Limb salvage as an alternative in treating local Enneking II osteosarcoma with pathological fracture does not greatly increase risk of local recurrence or 5-year overall survival rate compared with amputation group, and has a lower risk of metastatic occurrence.

摘要

目的

通过Meta分析探讨局部Enneking II期骨肉瘤患者保肢术与截肢术的5年生存率、局部复发率及转移率。

方法

检索1970年1月1日至2015年12月1日期间Cochrane、PubMed、Ovid、Spinger Link、Embase、中国知网和万方数据库中关于局部Enneking II期骨肉瘤合并病理性骨折的保肢术与截肢术的主题词和关键词。
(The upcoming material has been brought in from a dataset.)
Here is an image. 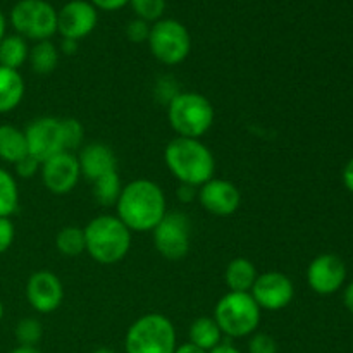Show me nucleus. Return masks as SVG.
I'll list each match as a JSON object with an SVG mask.
<instances>
[{"label": "nucleus", "mask_w": 353, "mask_h": 353, "mask_svg": "<svg viewBox=\"0 0 353 353\" xmlns=\"http://www.w3.org/2000/svg\"><path fill=\"white\" fill-rule=\"evenodd\" d=\"M116 216L131 233H147L168 214V200L161 186L150 179H134L123 186L116 203Z\"/></svg>", "instance_id": "f257e3e1"}, {"label": "nucleus", "mask_w": 353, "mask_h": 353, "mask_svg": "<svg viewBox=\"0 0 353 353\" xmlns=\"http://www.w3.org/2000/svg\"><path fill=\"white\" fill-rule=\"evenodd\" d=\"M164 161L171 174L181 185L200 188L216 174L212 150L196 138L176 137L164 150Z\"/></svg>", "instance_id": "f03ea898"}, {"label": "nucleus", "mask_w": 353, "mask_h": 353, "mask_svg": "<svg viewBox=\"0 0 353 353\" xmlns=\"http://www.w3.org/2000/svg\"><path fill=\"white\" fill-rule=\"evenodd\" d=\"M86 254L102 265L119 264L131 248V231L117 216L102 214L83 228Z\"/></svg>", "instance_id": "7ed1b4c3"}, {"label": "nucleus", "mask_w": 353, "mask_h": 353, "mask_svg": "<svg viewBox=\"0 0 353 353\" xmlns=\"http://www.w3.org/2000/svg\"><path fill=\"white\" fill-rule=\"evenodd\" d=\"M168 121L178 137L200 138L216 121L212 102L199 92H178L168 103Z\"/></svg>", "instance_id": "20e7f679"}, {"label": "nucleus", "mask_w": 353, "mask_h": 353, "mask_svg": "<svg viewBox=\"0 0 353 353\" xmlns=\"http://www.w3.org/2000/svg\"><path fill=\"white\" fill-rule=\"evenodd\" d=\"M262 310L250 293L228 292L214 309V321L221 333L230 338H245L257 333Z\"/></svg>", "instance_id": "39448f33"}, {"label": "nucleus", "mask_w": 353, "mask_h": 353, "mask_svg": "<svg viewBox=\"0 0 353 353\" xmlns=\"http://www.w3.org/2000/svg\"><path fill=\"white\" fill-rule=\"evenodd\" d=\"M124 348L126 353H174V324L162 314H145L130 326Z\"/></svg>", "instance_id": "423d86ee"}, {"label": "nucleus", "mask_w": 353, "mask_h": 353, "mask_svg": "<svg viewBox=\"0 0 353 353\" xmlns=\"http://www.w3.org/2000/svg\"><path fill=\"white\" fill-rule=\"evenodd\" d=\"M10 24L24 40L45 41L57 33V10L47 0H17Z\"/></svg>", "instance_id": "0eeeda50"}, {"label": "nucleus", "mask_w": 353, "mask_h": 353, "mask_svg": "<svg viewBox=\"0 0 353 353\" xmlns=\"http://www.w3.org/2000/svg\"><path fill=\"white\" fill-rule=\"evenodd\" d=\"M147 41L152 55L165 65L181 64L192 50L190 31L176 19H159L152 24Z\"/></svg>", "instance_id": "6e6552de"}, {"label": "nucleus", "mask_w": 353, "mask_h": 353, "mask_svg": "<svg viewBox=\"0 0 353 353\" xmlns=\"http://www.w3.org/2000/svg\"><path fill=\"white\" fill-rule=\"evenodd\" d=\"M154 247L168 261H181L188 255L192 243V224L183 212H168L155 226Z\"/></svg>", "instance_id": "1a4fd4ad"}, {"label": "nucleus", "mask_w": 353, "mask_h": 353, "mask_svg": "<svg viewBox=\"0 0 353 353\" xmlns=\"http://www.w3.org/2000/svg\"><path fill=\"white\" fill-rule=\"evenodd\" d=\"M24 137H26L28 154L38 162H45L61 152H68L64 147L62 123L59 117L43 116L31 121L24 130Z\"/></svg>", "instance_id": "9d476101"}, {"label": "nucleus", "mask_w": 353, "mask_h": 353, "mask_svg": "<svg viewBox=\"0 0 353 353\" xmlns=\"http://www.w3.org/2000/svg\"><path fill=\"white\" fill-rule=\"evenodd\" d=\"M252 299L255 300L261 310H278L286 309L295 296L293 281L279 271H268L257 276L254 286L250 290Z\"/></svg>", "instance_id": "9b49d317"}, {"label": "nucleus", "mask_w": 353, "mask_h": 353, "mask_svg": "<svg viewBox=\"0 0 353 353\" xmlns=\"http://www.w3.org/2000/svg\"><path fill=\"white\" fill-rule=\"evenodd\" d=\"M40 174L48 192L54 195H68L81 178L78 157L72 152H61L41 162Z\"/></svg>", "instance_id": "f8f14e48"}, {"label": "nucleus", "mask_w": 353, "mask_h": 353, "mask_svg": "<svg viewBox=\"0 0 353 353\" xmlns=\"http://www.w3.org/2000/svg\"><path fill=\"white\" fill-rule=\"evenodd\" d=\"M99 12L88 0H71L57 10V33L68 40H83L95 30Z\"/></svg>", "instance_id": "ddd939ff"}, {"label": "nucleus", "mask_w": 353, "mask_h": 353, "mask_svg": "<svg viewBox=\"0 0 353 353\" xmlns=\"http://www.w3.org/2000/svg\"><path fill=\"white\" fill-rule=\"evenodd\" d=\"M26 299L33 310L40 314H50L61 307L64 300V286L55 272L41 269L28 278Z\"/></svg>", "instance_id": "4468645a"}, {"label": "nucleus", "mask_w": 353, "mask_h": 353, "mask_svg": "<svg viewBox=\"0 0 353 353\" xmlns=\"http://www.w3.org/2000/svg\"><path fill=\"white\" fill-rule=\"evenodd\" d=\"M347 279L345 262L334 254L317 255L307 268V283L317 295H333Z\"/></svg>", "instance_id": "2eb2a0df"}, {"label": "nucleus", "mask_w": 353, "mask_h": 353, "mask_svg": "<svg viewBox=\"0 0 353 353\" xmlns=\"http://www.w3.org/2000/svg\"><path fill=\"white\" fill-rule=\"evenodd\" d=\"M199 199L202 209L212 216L228 217L233 216L241 203V193L236 185L223 178H216L214 176L210 181L202 185L199 188Z\"/></svg>", "instance_id": "dca6fc26"}, {"label": "nucleus", "mask_w": 353, "mask_h": 353, "mask_svg": "<svg viewBox=\"0 0 353 353\" xmlns=\"http://www.w3.org/2000/svg\"><path fill=\"white\" fill-rule=\"evenodd\" d=\"M79 171L88 181H97L103 174L117 171V159L112 148L105 143L85 145L79 152Z\"/></svg>", "instance_id": "f3484780"}, {"label": "nucleus", "mask_w": 353, "mask_h": 353, "mask_svg": "<svg viewBox=\"0 0 353 353\" xmlns=\"http://www.w3.org/2000/svg\"><path fill=\"white\" fill-rule=\"evenodd\" d=\"M26 85L19 71L0 65V114H9L23 102Z\"/></svg>", "instance_id": "a211bd4d"}, {"label": "nucleus", "mask_w": 353, "mask_h": 353, "mask_svg": "<svg viewBox=\"0 0 353 353\" xmlns=\"http://www.w3.org/2000/svg\"><path fill=\"white\" fill-rule=\"evenodd\" d=\"M259 272L254 262L250 259L236 257L226 265L224 271V283H226L230 292L250 293Z\"/></svg>", "instance_id": "6ab92c4d"}, {"label": "nucleus", "mask_w": 353, "mask_h": 353, "mask_svg": "<svg viewBox=\"0 0 353 353\" xmlns=\"http://www.w3.org/2000/svg\"><path fill=\"white\" fill-rule=\"evenodd\" d=\"M28 155V143L24 131L12 124H0V161L16 164Z\"/></svg>", "instance_id": "aec40b11"}, {"label": "nucleus", "mask_w": 353, "mask_h": 353, "mask_svg": "<svg viewBox=\"0 0 353 353\" xmlns=\"http://www.w3.org/2000/svg\"><path fill=\"white\" fill-rule=\"evenodd\" d=\"M190 343L196 345L202 350L210 352L217 345L223 343V333L214 321V317H199L190 326Z\"/></svg>", "instance_id": "412c9836"}, {"label": "nucleus", "mask_w": 353, "mask_h": 353, "mask_svg": "<svg viewBox=\"0 0 353 353\" xmlns=\"http://www.w3.org/2000/svg\"><path fill=\"white\" fill-rule=\"evenodd\" d=\"M28 55H30V47L19 34H6L0 41V65L2 68L19 71L21 65L28 61Z\"/></svg>", "instance_id": "4be33fe9"}, {"label": "nucleus", "mask_w": 353, "mask_h": 353, "mask_svg": "<svg viewBox=\"0 0 353 353\" xmlns=\"http://www.w3.org/2000/svg\"><path fill=\"white\" fill-rule=\"evenodd\" d=\"M28 61L37 74H50L59 65V48L50 40L37 41L30 48Z\"/></svg>", "instance_id": "5701e85b"}, {"label": "nucleus", "mask_w": 353, "mask_h": 353, "mask_svg": "<svg viewBox=\"0 0 353 353\" xmlns=\"http://www.w3.org/2000/svg\"><path fill=\"white\" fill-rule=\"evenodd\" d=\"M55 247L65 257H78L86 250L85 231L78 226H65L55 236Z\"/></svg>", "instance_id": "b1692460"}, {"label": "nucleus", "mask_w": 353, "mask_h": 353, "mask_svg": "<svg viewBox=\"0 0 353 353\" xmlns=\"http://www.w3.org/2000/svg\"><path fill=\"white\" fill-rule=\"evenodd\" d=\"M19 205L17 181L9 171L0 168V217H10Z\"/></svg>", "instance_id": "393cba45"}, {"label": "nucleus", "mask_w": 353, "mask_h": 353, "mask_svg": "<svg viewBox=\"0 0 353 353\" xmlns=\"http://www.w3.org/2000/svg\"><path fill=\"white\" fill-rule=\"evenodd\" d=\"M121 190H123V185H121L119 172L117 171L103 174L102 178L93 181V195H95L97 202L102 203V205H116Z\"/></svg>", "instance_id": "a878e982"}, {"label": "nucleus", "mask_w": 353, "mask_h": 353, "mask_svg": "<svg viewBox=\"0 0 353 353\" xmlns=\"http://www.w3.org/2000/svg\"><path fill=\"white\" fill-rule=\"evenodd\" d=\"M43 336V326L38 319L26 317L21 319L16 326V340L23 347H37L38 341Z\"/></svg>", "instance_id": "bb28decb"}, {"label": "nucleus", "mask_w": 353, "mask_h": 353, "mask_svg": "<svg viewBox=\"0 0 353 353\" xmlns=\"http://www.w3.org/2000/svg\"><path fill=\"white\" fill-rule=\"evenodd\" d=\"M130 6L138 19L157 23L165 10V0H130Z\"/></svg>", "instance_id": "cd10ccee"}, {"label": "nucleus", "mask_w": 353, "mask_h": 353, "mask_svg": "<svg viewBox=\"0 0 353 353\" xmlns=\"http://www.w3.org/2000/svg\"><path fill=\"white\" fill-rule=\"evenodd\" d=\"M62 123V137H64V147L68 152L76 150L81 147L85 140V128L74 117H64L61 119Z\"/></svg>", "instance_id": "c85d7f7f"}, {"label": "nucleus", "mask_w": 353, "mask_h": 353, "mask_svg": "<svg viewBox=\"0 0 353 353\" xmlns=\"http://www.w3.org/2000/svg\"><path fill=\"white\" fill-rule=\"evenodd\" d=\"M248 353H278V345L269 334L254 333L248 341Z\"/></svg>", "instance_id": "c756f323"}, {"label": "nucleus", "mask_w": 353, "mask_h": 353, "mask_svg": "<svg viewBox=\"0 0 353 353\" xmlns=\"http://www.w3.org/2000/svg\"><path fill=\"white\" fill-rule=\"evenodd\" d=\"M150 23L143 19H131L126 26V37L128 40L133 41V43H143L148 40V34H150Z\"/></svg>", "instance_id": "7c9ffc66"}, {"label": "nucleus", "mask_w": 353, "mask_h": 353, "mask_svg": "<svg viewBox=\"0 0 353 353\" xmlns=\"http://www.w3.org/2000/svg\"><path fill=\"white\" fill-rule=\"evenodd\" d=\"M41 162H38L37 159L31 157L30 154L26 157H23L21 161H17L14 164V169H16V174L23 179H31L40 172Z\"/></svg>", "instance_id": "2f4dec72"}, {"label": "nucleus", "mask_w": 353, "mask_h": 353, "mask_svg": "<svg viewBox=\"0 0 353 353\" xmlns=\"http://www.w3.org/2000/svg\"><path fill=\"white\" fill-rule=\"evenodd\" d=\"M16 236V228L9 217H0V255L6 254L14 243Z\"/></svg>", "instance_id": "473e14b6"}, {"label": "nucleus", "mask_w": 353, "mask_h": 353, "mask_svg": "<svg viewBox=\"0 0 353 353\" xmlns=\"http://www.w3.org/2000/svg\"><path fill=\"white\" fill-rule=\"evenodd\" d=\"M97 10H107V12H114V10L123 9L124 6L130 3V0H88Z\"/></svg>", "instance_id": "72a5a7b5"}, {"label": "nucleus", "mask_w": 353, "mask_h": 353, "mask_svg": "<svg viewBox=\"0 0 353 353\" xmlns=\"http://www.w3.org/2000/svg\"><path fill=\"white\" fill-rule=\"evenodd\" d=\"M196 195H199V188H195V186H190V185H181V186H179L178 199L181 200L183 203L192 202V200L196 199Z\"/></svg>", "instance_id": "f704fd0d"}, {"label": "nucleus", "mask_w": 353, "mask_h": 353, "mask_svg": "<svg viewBox=\"0 0 353 353\" xmlns=\"http://www.w3.org/2000/svg\"><path fill=\"white\" fill-rule=\"evenodd\" d=\"M343 183L348 192L353 193V157L348 161V164L343 169Z\"/></svg>", "instance_id": "c9c22d12"}, {"label": "nucleus", "mask_w": 353, "mask_h": 353, "mask_svg": "<svg viewBox=\"0 0 353 353\" xmlns=\"http://www.w3.org/2000/svg\"><path fill=\"white\" fill-rule=\"evenodd\" d=\"M61 50H62V54H65V55H74L76 52H78V41L68 40V38H62Z\"/></svg>", "instance_id": "e433bc0d"}, {"label": "nucleus", "mask_w": 353, "mask_h": 353, "mask_svg": "<svg viewBox=\"0 0 353 353\" xmlns=\"http://www.w3.org/2000/svg\"><path fill=\"white\" fill-rule=\"evenodd\" d=\"M174 353H207V352L188 341V343H183V345H179V347H176Z\"/></svg>", "instance_id": "4c0bfd02"}, {"label": "nucleus", "mask_w": 353, "mask_h": 353, "mask_svg": "<svg viewBox=\"0 0 353 353\" xmlns=\"http://www.w3.org/2000/svg\"><path fill=\"white\" fill-rule=\"evenodd\" d=\"M343 302H345V307H347V309L353 314V281L347 286V288H345Z\"/></svg>", "instance_id": "58836bf2"}, {"label": "nucleus", "mask_w": 353, "mask_h": 353, "mask_svg": "<svg viewBox=\"0 0 353 353\" xmlns=\"http://www.w3.org/2000/svg\"><path fill=\"white\" fill-rule=\"evenodd\" d=\"M207 353H241V352L230 343H219L216 348H212V350Z\"/></svg>", "instance_id": "ea45409f"}, {"label": "nucleus", "mask_w": 353, "mask_h": 353, "mask_svg": "<svg viewBox=\"0 0 353 353\" xmlns=\"http://www.w3.org/2000/svg\"><path fill=\"white\" fill-rule=\"evenodd\" d=\"M9 353H41V352L38 350L37 347H23V345H19V347H16Z\"/></svg>", "instance_id": "a19ab883"}, {"label": "nucleus", "mask_w": 353, "mask_h": 353, "mask_svg": "<svg viewBox=\"0 0 353 353\" xmlns=\"http://www.w3.org/2000/svg\"><path fill=\"white\" fill-rule=\"evenodd\" d=\"M6 26H7L6 16H3L2 10H0V41H2V38L6 37Z\"/></svg>", "instance_id": "79ce46f5"}, {"label": "nucleus", "mask_w": 353, "mask_h": 353, "mask_svg": "<svg viewBox=\"0 0 353 353\" xmlns=\"http://www.w3.org/2000/svg\"><path fill=\"white\" fill-rule=\"evenodd\" d=\"M93 353H116L112 350V348H107V347H100V348H97L95 352Z\"/></svg>", "instance_id": "37998d69"}, {"label": "nucleus", "mask_w": 353, "mask_h": 353, "mask_svg": "<svg viewBox=\"0 0 353 353\" xmlns=\"http://www.w3.org/2000/svg\"><path fill=\"white\" fill-rule=\"evenodd\" d=\"M2 317H3V305L2 302H0V321H2Z\"/></svg>", "instance_id": "c03bdc74"}]
</instances>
选择符合纳入标准的文献并进行质量评估。采用Cochrane协作网的RevMan 5.0软件进行Meta分析。比较保肢组与截肢组的局部复发率、5年生存率及转移风险比值比。

结果

纳入10篇符合纳入标准的文献,总样本量为453例。保肢组315例,截肢组138例。截肢组5年生存率低于保肢组[OR=2.88,95%CI(1.40, 5.93)],然而保肢组的转移率低于截肢组[OR=0.43,95%CI(0.20, 0.94)];两组局部复发率差异无统计学意义[OR=1.47,95%CI (0.73, 2.97)]。MSTS系统评价显示保肢组的功能康复情况优于截肢组。

结论

对于合并病理性骨折的局部Enneking II期骨肉瘤患者,与截肢术相比,保肢术作为一种治疗选择不会显著增加局部复发风险或5年总生存率,且转移发生风险较低。